Os 13 indivíduos restantes tinham ascendência mista, inclusive de lugares tão distantes quanto o Brasil e o Paraguai. Eles podem ter sido descendentes de indivíduos de diferentes terras que se conheceram em Machu Picchu – ou podem estar ligados a ancestrais sul-americanos ainda desconhecidos.
Quanto às relações familiares próximas, descobrimos apenas um par: mãe e filha.
Notavelmente, todos os indivíduos foram enterrados juntos nos principais cemitérios, independentemente de sua ascendência. Isso poderia significar que eles eram considerados iguais em status um ao outro, o que, por sua vez, sugeriria que nasceram em outro lugar e chegaram a Machu Picchu de forma independente, ocasionalmente formando relacionamentos e tendo filhos.
É provável que essas pessoas fossem de uma classe de “mulheres escolhidas” chamada acclacona e de uma classe semelhante de homens chamada yanacona.
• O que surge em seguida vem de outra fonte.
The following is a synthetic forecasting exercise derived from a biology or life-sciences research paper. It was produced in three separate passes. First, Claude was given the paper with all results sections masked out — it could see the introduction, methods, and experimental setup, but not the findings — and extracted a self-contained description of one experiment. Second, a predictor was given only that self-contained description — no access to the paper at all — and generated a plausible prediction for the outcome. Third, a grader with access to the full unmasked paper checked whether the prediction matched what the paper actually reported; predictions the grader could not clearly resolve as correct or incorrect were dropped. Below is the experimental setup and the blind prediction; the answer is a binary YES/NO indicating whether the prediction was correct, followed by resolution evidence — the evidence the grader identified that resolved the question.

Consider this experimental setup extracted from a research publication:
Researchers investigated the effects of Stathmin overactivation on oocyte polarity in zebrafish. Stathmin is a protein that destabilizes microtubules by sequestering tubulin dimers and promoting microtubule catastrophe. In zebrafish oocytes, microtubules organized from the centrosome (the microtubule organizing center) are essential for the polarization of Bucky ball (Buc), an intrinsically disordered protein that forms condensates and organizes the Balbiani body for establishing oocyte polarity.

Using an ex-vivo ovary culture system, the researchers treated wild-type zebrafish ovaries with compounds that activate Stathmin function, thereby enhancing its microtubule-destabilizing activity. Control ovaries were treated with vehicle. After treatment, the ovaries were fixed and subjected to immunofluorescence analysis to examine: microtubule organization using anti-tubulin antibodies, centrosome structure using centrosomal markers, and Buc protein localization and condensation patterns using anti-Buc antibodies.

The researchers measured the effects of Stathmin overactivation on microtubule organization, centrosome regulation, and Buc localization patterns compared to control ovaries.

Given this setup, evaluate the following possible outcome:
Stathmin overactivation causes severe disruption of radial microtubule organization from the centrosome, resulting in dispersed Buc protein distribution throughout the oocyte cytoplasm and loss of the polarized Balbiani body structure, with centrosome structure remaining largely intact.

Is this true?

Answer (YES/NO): NO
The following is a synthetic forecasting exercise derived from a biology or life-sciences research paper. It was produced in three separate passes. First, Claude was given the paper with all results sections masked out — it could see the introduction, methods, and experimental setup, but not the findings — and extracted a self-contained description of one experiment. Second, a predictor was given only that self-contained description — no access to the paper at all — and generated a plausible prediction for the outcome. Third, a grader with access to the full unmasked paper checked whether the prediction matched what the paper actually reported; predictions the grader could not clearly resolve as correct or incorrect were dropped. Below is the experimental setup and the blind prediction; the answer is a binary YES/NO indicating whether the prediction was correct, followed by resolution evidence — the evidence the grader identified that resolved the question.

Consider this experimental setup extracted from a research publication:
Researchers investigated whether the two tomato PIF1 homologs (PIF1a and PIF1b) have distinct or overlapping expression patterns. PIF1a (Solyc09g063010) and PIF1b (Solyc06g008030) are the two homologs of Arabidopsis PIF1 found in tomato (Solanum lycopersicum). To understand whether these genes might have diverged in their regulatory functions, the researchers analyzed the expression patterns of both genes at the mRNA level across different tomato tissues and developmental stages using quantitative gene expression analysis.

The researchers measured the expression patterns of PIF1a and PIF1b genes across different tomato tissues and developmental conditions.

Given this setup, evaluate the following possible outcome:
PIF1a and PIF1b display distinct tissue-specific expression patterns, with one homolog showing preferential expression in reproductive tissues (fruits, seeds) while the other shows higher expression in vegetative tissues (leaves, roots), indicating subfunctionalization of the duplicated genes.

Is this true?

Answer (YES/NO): NO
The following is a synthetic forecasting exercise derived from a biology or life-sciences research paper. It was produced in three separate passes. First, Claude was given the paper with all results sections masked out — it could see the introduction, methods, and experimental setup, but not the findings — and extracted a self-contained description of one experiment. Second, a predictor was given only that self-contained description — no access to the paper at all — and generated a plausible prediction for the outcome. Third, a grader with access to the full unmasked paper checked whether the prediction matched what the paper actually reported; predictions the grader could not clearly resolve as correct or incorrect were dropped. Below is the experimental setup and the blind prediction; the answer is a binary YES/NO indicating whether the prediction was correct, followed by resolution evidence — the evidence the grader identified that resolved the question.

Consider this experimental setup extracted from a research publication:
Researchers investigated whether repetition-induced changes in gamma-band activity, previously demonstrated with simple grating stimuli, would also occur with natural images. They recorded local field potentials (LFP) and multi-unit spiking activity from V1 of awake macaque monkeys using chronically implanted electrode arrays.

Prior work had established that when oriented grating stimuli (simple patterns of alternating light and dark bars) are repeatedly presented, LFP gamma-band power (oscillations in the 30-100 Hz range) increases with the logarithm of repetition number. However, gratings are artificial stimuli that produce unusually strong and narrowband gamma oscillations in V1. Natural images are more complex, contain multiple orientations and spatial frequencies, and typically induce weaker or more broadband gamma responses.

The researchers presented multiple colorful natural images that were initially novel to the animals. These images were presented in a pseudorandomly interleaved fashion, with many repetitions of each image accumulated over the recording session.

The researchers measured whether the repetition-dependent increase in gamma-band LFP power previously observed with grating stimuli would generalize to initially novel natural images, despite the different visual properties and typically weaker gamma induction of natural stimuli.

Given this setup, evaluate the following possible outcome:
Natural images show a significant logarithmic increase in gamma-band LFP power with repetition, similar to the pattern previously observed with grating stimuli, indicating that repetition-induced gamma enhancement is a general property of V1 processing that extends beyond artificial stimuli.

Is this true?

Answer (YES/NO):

Os indivíduos desses grupos foram selecionados em suas casas ainda jovens e designados permanentemente para o serviço estatal, aristocrático ou religioso.
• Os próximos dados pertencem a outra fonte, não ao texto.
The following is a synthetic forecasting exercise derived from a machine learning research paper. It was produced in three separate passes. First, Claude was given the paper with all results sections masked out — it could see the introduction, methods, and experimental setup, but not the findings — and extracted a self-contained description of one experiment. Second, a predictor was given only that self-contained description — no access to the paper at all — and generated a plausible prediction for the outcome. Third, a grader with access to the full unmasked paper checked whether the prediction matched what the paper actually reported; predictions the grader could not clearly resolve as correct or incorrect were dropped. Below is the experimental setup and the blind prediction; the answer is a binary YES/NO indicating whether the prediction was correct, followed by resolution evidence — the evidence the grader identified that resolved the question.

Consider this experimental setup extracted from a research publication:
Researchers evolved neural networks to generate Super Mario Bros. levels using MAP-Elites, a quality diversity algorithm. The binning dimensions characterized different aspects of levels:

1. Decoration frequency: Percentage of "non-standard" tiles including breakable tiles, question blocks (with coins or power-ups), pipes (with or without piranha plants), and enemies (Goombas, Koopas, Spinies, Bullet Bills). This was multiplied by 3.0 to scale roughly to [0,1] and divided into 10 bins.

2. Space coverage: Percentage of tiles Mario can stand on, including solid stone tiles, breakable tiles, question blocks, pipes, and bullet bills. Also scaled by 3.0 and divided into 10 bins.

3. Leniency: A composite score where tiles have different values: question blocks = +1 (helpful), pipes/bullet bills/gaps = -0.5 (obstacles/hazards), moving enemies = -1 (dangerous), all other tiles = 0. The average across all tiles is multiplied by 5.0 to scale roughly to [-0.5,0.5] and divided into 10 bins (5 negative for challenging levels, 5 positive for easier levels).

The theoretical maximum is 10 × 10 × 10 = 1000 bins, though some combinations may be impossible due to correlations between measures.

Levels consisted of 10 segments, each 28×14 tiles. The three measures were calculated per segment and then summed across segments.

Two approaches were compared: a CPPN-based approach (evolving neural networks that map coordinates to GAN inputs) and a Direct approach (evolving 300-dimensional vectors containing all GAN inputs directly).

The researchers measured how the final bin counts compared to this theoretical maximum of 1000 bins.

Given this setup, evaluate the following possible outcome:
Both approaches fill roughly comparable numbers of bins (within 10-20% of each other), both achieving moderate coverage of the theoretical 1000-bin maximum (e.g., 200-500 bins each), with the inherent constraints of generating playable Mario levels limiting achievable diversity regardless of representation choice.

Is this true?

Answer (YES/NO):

Depois de chegar a Machu Picchu, eles teriam passado o resto de suas vidas servindo à propriedade real.
Embora não saibamos quanta coerção (se houver) estava envolvida no processo de vinda dessas pessoas para Machu Picchu, as análises dos ossos sugerem que eles viveram vidas confortáveis. Muitos viveram até a velhice e não mostraram sinais de desnutrição, doença ou ferimentos causados pela guerra ou trabalho pesado.
Um hotspot de diversidade
É importante ressaltar que os restos humanos que descobrimos anteriores ao império Inca não exibiam altos níveis de diversidade. Isso sugere que foi de fato o estabelecimento do império Inca que levou pessoas de longe a Machu Picchu.
Além disso, nosso exame de indivíduos de Cusco mostrou menos diversidade do que em Machu Picchu, mas mais do que outros locais regionais. Isso provavelmente ocorre porque a extensa área montanhosa teve uma longa história de interações entre diferentes povos antes da ascensão do império inca.
Nossas descobertas pintam uma imagem cativante de Machu Picchu como um verdadeiro foco de diversidade dentro do reino imperial Inca – destacando-o como um centro culturalmente rico dentro da paisagem antiga.